Erectile dysfunction (ED, impotence) is a subject that is difficult to research because of its personal nature. Very few good studies are available regarding the question as to how common it would be among older men.
A team of medical experts under Dr. Constance G. Bacon from the Harvard School of Public Health and other institutions have investigated this problem in men older than 50 years and published the results in the August 5, 2003 issue of the Annals of Internal Medicine.
31,724 men aged 53 to 90 years were taking part in the Health Professionals Follow-up Study.
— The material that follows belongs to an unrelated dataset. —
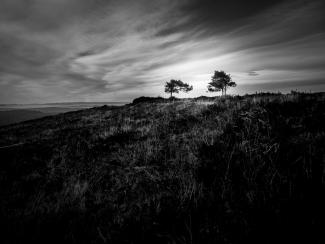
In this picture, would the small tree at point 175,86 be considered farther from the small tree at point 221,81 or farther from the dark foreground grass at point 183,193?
the dark foreground grass at point 183,193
Since 1986 they had been filling out detailed questionaires biennially. In 2000 detailed questions about sexual function were also included. Erectile dysfunction was defined as “having poor or very poor ability to have and maintain an erection sufficient for intercourse without treatment during the past 3 months”. The investigators found that about 1/3 of the men above the age of 50 had a sexual dysfunction. Such factors as orgasm, ability to have intercourse, sexual desire and overall sexual function were all affected more and more with every year after the age of 50. When this was further analyzed using multivariate analyses an interesting pattern of reasons for this emerged. The following factors were identified to be independent risk factors for the development of erectile dysfunction.
Each of the factors from this table is an independent risk factor and can be managed separately. For instance, the investigators found that a higher level of physical activity was associated with much less ED. The best group (men with no ED) was found among those who were always conscious about disease prevention and who had none of the conditions listed in this table or other chronic medical conditions. Leanness and physical activity were associated with good sexual functioning in this study.
|Risk factors leading to erectile dysfunction (ED)|
||aging likely affects the blood supply to the swelling bodies of the penis; it also clamps down on testosterone production of the testicles|
|smoking||accelerates aging and hardening of arteries|
|diabetes mellitus||affects circulation and nerve impulse transmission|
||interferes with brain centers of arousal|
|antidepressant medication||anticholinergic side-effect interferes with penile erection|
|beta-blocker medication||reduction of libido (likely at the brain level from sympathetic nerve block)|
|alcohol consumption||alcohol is a nerve poison that interferes with pudendus nerve function (lack of erections)|
|TV viewing time||due to prolonged sitting there is a chronic lack of exercise that leads to nerve conduction and circulatory problems resulting in ED|
This summary is based on a paper published in the medical journal of Annals of Internal Medicine 2003;139:161-168 by Dr. Constance G. Bacon and co-workers.